Uses Sex as a Means of Connecting
If you feel your partner resists talking about feelings and only shows their affection for you by having sex, it may be that you’re dealing with someone unable to connect through authentic emotional intimacy. This is not necessarily a measure of how your partner feels about you, but it can mean, in a sexually addicted partner, that their cues for emotional intimacy are broken or were never learned. This is the part of sex addiction referred to as disordered intimacy and is the root of the problem for sex addicts. Learning to connect in healthy emotional ways is an important part of recovery for sex addicts, though it can be frightening initially, particularly when the problem is rooted in past trauma or abandonment by early caregivers.

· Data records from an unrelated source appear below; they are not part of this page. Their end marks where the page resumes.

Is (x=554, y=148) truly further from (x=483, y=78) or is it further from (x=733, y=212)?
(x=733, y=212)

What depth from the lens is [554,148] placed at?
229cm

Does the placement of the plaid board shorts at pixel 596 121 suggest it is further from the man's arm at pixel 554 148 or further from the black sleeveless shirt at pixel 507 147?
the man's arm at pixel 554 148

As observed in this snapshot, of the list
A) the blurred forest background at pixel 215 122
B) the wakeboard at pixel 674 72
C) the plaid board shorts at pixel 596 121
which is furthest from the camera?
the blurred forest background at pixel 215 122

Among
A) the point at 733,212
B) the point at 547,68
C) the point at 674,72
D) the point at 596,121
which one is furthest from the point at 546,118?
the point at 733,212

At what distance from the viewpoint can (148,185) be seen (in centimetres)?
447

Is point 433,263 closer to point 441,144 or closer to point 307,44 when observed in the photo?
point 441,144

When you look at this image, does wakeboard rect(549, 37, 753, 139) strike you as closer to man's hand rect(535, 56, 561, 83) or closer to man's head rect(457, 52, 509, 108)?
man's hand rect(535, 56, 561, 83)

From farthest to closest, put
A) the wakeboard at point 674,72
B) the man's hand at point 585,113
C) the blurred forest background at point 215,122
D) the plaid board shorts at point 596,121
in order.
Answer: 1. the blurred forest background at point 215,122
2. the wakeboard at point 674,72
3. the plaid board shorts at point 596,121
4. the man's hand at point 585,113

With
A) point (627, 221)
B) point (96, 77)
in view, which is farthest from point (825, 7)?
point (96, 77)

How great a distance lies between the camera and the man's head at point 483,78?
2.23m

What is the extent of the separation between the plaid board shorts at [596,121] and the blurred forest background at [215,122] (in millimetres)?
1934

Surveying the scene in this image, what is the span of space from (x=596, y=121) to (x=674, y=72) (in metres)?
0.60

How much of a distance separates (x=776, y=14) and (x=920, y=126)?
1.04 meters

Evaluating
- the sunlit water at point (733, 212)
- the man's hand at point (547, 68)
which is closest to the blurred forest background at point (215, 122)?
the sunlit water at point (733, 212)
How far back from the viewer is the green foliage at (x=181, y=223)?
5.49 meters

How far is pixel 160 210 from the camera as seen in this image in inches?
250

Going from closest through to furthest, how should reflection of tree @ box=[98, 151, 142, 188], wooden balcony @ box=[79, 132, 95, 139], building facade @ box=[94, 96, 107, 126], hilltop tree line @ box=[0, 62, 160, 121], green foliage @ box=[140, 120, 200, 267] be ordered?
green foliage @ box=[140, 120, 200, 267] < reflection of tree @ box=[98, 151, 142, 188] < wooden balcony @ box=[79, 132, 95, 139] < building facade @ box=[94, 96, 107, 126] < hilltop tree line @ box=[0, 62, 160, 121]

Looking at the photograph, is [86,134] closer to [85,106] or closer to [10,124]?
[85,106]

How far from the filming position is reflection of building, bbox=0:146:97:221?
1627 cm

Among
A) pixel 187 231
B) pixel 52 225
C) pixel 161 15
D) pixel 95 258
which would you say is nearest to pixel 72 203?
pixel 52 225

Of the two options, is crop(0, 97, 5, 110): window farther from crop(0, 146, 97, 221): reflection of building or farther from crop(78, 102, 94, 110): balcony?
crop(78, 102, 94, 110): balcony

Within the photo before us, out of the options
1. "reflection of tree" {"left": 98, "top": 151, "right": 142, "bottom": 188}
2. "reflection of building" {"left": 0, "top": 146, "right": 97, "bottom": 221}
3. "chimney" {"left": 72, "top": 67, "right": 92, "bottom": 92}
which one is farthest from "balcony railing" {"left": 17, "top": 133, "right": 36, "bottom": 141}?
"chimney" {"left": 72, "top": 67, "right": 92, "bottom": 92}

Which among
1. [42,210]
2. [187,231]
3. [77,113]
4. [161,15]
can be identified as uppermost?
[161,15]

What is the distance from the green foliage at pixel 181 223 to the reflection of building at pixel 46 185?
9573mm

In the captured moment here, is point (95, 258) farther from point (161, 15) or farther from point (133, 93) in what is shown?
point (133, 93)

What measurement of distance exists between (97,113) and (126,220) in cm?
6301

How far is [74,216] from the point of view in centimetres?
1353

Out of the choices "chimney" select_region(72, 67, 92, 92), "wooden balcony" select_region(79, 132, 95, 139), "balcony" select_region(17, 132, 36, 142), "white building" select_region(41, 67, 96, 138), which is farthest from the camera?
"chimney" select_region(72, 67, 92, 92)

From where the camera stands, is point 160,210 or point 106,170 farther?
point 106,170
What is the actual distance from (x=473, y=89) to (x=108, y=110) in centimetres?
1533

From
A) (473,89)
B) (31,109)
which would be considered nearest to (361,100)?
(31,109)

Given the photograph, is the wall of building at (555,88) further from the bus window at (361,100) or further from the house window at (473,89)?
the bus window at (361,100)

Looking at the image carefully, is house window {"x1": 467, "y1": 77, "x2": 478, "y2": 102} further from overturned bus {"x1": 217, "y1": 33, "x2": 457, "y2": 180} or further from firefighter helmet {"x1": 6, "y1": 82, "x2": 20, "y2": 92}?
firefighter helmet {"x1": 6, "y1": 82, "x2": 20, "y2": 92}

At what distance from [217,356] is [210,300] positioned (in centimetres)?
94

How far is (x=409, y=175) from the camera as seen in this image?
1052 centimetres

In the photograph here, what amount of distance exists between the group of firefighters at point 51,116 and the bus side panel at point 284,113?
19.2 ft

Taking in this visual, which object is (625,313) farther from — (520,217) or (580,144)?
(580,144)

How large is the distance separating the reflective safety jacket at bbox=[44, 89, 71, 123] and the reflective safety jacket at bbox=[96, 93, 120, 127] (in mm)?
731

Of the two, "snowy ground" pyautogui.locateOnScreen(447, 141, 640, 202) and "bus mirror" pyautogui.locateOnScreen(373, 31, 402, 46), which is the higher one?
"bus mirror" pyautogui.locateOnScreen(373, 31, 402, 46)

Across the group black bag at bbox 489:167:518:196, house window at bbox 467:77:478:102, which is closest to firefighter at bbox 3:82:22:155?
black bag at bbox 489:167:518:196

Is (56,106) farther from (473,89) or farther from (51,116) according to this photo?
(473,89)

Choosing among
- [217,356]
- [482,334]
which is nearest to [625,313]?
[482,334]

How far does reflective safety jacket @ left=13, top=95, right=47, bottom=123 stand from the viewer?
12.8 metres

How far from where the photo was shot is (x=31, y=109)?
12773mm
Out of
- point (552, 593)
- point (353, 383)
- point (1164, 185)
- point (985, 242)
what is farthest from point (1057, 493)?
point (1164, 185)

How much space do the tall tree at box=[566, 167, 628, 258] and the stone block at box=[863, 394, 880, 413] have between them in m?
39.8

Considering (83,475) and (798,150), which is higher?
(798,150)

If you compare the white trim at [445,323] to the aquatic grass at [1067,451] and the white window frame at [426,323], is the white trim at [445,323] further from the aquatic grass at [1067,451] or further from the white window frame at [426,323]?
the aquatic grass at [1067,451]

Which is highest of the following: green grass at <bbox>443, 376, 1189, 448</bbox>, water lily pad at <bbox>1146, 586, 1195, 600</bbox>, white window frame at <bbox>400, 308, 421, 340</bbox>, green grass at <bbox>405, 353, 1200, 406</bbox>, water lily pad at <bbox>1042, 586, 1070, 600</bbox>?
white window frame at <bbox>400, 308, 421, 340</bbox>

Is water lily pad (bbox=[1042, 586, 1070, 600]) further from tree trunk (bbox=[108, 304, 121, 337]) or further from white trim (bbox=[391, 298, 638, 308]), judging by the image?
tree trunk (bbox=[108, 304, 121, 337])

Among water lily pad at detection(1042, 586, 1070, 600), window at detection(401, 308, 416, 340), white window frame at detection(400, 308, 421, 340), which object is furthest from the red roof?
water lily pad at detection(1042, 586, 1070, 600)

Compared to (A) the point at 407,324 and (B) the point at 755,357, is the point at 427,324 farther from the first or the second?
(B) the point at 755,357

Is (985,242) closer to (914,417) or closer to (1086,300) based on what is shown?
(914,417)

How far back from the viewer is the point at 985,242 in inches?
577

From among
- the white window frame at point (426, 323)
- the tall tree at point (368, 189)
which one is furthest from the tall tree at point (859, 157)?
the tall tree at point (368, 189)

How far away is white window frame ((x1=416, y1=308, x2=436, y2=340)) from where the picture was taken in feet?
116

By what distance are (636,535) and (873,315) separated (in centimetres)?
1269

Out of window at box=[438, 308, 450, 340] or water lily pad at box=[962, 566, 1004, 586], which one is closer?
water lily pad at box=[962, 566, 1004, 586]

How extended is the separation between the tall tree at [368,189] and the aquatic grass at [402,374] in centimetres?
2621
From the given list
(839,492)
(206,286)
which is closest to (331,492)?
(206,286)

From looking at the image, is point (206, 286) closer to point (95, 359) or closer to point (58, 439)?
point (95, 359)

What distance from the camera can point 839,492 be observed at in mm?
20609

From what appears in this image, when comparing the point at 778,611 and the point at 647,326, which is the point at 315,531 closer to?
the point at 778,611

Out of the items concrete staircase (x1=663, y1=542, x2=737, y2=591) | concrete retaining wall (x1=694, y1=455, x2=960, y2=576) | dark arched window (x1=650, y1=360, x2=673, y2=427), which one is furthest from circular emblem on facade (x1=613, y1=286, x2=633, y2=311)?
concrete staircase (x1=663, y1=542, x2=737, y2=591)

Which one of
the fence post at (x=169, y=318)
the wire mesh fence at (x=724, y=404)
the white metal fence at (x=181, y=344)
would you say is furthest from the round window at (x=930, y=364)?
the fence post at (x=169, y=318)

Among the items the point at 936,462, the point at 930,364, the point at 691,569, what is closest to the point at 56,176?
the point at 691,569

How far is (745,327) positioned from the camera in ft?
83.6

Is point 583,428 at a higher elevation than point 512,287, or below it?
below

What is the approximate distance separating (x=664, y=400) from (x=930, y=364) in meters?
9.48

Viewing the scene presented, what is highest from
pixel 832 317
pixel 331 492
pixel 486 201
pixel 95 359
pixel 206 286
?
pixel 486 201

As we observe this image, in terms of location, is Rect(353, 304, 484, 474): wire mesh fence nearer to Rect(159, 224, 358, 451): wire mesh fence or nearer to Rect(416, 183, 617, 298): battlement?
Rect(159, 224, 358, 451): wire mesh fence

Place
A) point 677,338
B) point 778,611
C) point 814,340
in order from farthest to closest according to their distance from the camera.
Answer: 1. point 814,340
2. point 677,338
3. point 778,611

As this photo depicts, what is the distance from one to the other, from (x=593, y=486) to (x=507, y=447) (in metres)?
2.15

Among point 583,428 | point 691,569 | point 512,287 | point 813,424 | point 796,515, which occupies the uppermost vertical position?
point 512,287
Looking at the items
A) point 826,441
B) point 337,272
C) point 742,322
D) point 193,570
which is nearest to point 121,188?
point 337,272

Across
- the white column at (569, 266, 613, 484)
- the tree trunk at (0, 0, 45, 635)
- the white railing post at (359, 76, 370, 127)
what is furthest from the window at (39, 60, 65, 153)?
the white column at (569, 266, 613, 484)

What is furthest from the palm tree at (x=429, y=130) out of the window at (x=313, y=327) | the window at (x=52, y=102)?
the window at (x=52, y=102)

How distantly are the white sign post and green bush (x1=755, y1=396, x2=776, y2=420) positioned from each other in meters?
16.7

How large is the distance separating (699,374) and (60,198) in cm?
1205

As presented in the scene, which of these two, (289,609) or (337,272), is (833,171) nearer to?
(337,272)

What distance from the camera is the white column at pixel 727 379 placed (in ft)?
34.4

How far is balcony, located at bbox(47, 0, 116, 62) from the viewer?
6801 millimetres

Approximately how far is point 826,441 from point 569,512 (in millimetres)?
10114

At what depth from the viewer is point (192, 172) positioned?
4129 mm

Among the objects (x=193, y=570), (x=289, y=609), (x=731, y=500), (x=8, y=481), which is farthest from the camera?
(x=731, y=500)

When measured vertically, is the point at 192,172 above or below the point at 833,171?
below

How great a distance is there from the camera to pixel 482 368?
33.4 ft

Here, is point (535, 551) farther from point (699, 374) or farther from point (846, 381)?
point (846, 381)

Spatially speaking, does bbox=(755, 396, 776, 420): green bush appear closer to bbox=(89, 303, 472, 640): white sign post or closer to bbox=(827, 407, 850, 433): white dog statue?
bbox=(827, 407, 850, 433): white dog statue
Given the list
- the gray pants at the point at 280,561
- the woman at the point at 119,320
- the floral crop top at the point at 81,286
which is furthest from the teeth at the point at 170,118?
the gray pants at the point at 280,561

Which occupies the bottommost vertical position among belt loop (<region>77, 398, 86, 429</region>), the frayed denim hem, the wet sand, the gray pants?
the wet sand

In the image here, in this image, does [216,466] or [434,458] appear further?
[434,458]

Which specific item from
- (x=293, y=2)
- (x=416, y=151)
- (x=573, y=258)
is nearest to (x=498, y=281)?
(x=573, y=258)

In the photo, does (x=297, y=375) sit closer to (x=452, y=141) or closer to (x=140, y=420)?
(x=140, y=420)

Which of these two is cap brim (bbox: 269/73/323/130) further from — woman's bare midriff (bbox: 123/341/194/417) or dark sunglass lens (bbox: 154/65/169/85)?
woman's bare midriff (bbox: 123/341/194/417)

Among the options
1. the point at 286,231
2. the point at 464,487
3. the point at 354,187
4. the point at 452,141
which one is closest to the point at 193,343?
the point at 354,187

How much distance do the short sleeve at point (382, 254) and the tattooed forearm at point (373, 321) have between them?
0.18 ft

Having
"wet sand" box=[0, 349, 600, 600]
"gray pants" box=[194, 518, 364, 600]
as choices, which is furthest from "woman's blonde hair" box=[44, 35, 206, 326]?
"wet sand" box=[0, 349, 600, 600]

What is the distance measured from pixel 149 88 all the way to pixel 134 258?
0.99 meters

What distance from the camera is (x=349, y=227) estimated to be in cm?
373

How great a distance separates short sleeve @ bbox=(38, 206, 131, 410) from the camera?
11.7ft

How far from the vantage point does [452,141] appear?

Repeated Pattern of Cheating
Not all cheating is a sign of sex addiction, but a compulsive pattern of infidelity appears in many relationships with a sex-addicted partner. This can be some of the most devastating news to a partner, and it can be quite difficult to regain trust after such a breach, especially when the cheating happens more than once.
Treatment for Sex Addiction
Sex addiction can be treated. Many sex addicts and their partners have benefited from recovery where not just the addict seeks support, but the partner as well. Some of the most effective approaches include:
- Talk therapy
- 12-step groups like COSA (codependents of sex addicts) or S-Anon (family and friends of sexaholics)
- Behavioral therapy
- Relationship therapy
Many recovered sex addicts find they have more honest, intimate, and genuinely connected relationships with the partners who chose to go through recovery alongside them and are deeply grateful for their partner’s openness. Not all relationships can survive such a painful addiction, of course, but of those that do, a willingness to remain aware and to heal—on both sides—continues to be a common factor.